*** ページ本文 ***

ただ私の記事の趣旨は、大会中の連投が選手生命を縮めているということなので、優勝の瞬間にマウンドにいたかどうかはあまり関係がない。
それだけで済ましては申し訳ないので、この大会の登板状況を調べてみた。
2回戦 | 8月11日 | 松橋 | 9回 |
3回戦 | 8月15日 | 田中 | 7回2/3 |
吉岡 | 1回1/3 | ||
準々決勝 | 8月17日 | 松橋 | 2回2/3 |
田中 | 6回1/3 | ||
準決勝 | 8月19日 | 田中 | 7回1/3 |
吉岡 | 2回2/3 | ||
決勝 | 8月20日 | 松橋 | 4回2/3 |
田中 | 4回1/3 |
合計 松橋 16回1/3
田中 25回2/3
吉岡 4回
駒大苫小牧は珍しく(たぶん)主戦級投手を複数擁するチームだった。しかし実質的なエースは、投球回からわかるようにやはり田中である。準々決勝など、松橋が先発しても危なくなったらすぐ田中に替わっている。

*** 元データ ***

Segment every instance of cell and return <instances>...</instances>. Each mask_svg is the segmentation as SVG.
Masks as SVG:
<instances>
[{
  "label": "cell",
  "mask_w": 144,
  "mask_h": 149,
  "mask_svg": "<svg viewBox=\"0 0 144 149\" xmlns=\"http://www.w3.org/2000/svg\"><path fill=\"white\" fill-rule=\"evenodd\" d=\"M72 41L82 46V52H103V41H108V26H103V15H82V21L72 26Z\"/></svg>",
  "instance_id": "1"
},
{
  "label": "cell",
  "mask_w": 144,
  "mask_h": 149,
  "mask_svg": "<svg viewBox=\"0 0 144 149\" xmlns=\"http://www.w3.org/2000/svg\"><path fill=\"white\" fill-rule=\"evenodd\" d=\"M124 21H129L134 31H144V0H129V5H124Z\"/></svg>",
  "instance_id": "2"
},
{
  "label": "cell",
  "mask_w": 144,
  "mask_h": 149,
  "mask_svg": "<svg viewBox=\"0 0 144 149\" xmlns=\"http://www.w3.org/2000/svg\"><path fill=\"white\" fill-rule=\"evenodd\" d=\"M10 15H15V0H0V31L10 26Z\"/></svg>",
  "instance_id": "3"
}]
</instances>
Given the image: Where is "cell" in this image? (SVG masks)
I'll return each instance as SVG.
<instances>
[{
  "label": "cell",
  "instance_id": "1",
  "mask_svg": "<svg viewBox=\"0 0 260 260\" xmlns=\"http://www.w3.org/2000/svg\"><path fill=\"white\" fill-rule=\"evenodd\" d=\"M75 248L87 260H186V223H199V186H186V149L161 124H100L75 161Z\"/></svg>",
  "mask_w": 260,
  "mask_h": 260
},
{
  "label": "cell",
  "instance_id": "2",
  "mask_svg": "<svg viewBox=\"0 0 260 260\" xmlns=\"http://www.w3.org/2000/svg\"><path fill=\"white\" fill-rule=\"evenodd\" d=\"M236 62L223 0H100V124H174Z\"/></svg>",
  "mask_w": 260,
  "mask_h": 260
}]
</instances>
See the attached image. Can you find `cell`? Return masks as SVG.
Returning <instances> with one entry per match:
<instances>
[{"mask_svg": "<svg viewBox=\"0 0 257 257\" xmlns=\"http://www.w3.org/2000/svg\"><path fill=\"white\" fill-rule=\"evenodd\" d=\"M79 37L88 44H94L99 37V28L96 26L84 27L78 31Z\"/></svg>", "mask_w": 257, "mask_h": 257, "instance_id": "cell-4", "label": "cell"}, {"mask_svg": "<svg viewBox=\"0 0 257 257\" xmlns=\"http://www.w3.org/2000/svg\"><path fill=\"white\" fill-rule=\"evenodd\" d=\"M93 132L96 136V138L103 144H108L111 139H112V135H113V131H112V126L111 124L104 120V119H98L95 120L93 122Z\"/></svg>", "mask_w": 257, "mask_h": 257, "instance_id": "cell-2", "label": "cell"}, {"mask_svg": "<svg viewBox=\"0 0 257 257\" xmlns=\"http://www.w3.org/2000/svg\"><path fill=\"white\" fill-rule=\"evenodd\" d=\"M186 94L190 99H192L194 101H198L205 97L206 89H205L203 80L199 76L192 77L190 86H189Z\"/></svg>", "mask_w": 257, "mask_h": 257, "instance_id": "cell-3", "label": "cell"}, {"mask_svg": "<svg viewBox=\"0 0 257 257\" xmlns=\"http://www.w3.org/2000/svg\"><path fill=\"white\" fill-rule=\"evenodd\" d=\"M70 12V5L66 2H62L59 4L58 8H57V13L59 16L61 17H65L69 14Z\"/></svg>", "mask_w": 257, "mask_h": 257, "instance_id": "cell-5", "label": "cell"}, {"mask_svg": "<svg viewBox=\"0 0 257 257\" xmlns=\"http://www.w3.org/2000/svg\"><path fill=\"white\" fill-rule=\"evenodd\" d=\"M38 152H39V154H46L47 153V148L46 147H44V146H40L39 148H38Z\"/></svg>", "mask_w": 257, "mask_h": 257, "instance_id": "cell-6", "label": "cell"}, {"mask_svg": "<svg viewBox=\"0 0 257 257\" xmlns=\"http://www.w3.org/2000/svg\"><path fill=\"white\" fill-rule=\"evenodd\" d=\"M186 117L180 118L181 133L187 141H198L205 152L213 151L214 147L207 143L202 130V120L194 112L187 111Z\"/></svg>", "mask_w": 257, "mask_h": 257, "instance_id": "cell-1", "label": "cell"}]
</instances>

***

### 作業内容
[a] 登板状況の文章から、「2回戦 | 8月11日」から「たらすぐ田中に替わっている。」までを一字一句そのまま書き写してください。
[b] 登板状況の文章の最後の文に続けて、その先を書き継いでください。

### 回答
[a]
2回戦 | 8月11日 | 松橋 | 9回 |
3回戦 | 8月15日 | 田中 | 7回2/3 |
吉岡 | 1回1/3 | ||
準々決勝 | 8月17日 | 松橋 | 2回2/3 |
田中 | 6回1/3 | ||
準決勝 | 8月19日 | 田中 | 7回1/3 |
吉岡 | 2回2/3 | ||
決勝 | 8月20日 | 松橋 | 4回2/3 |
田中 | 4回1/3 |
合計 松橋 16回1/3
田中 25回2/3
吉岡 4回
駒大苫小牧は珍しく(たぶん)主戦級投手を複数擁するチームだった。しかし実質的なエースは、投球回からわかるようにやはり田中である。準々決勝など、松橋が先発しても危なくなったらすぐ田中に替わっている。

[b]
以前作成した表は、平成12年の智弁和歌山のように複数の投手が投げたチームは複数記載している。平成17年の駒大苫小牧もそうすると、プロ入りした選手が33人、投手が25人、うち100勝以上が5人になる(田中は日米通算で)。
4/24=17パーセントが、5/25=20パーセントに。大勢に変化はない、と言うべきであろう。
ついでなので、語りぐさの2006年大会の駒大苫小牧と早稲田実業の試合を調べてみた。私の言いたいことをわかって頂くために、当日の大阪の最高気温と湿度も付けた。これは気象庁のホームページで公表されている数字である。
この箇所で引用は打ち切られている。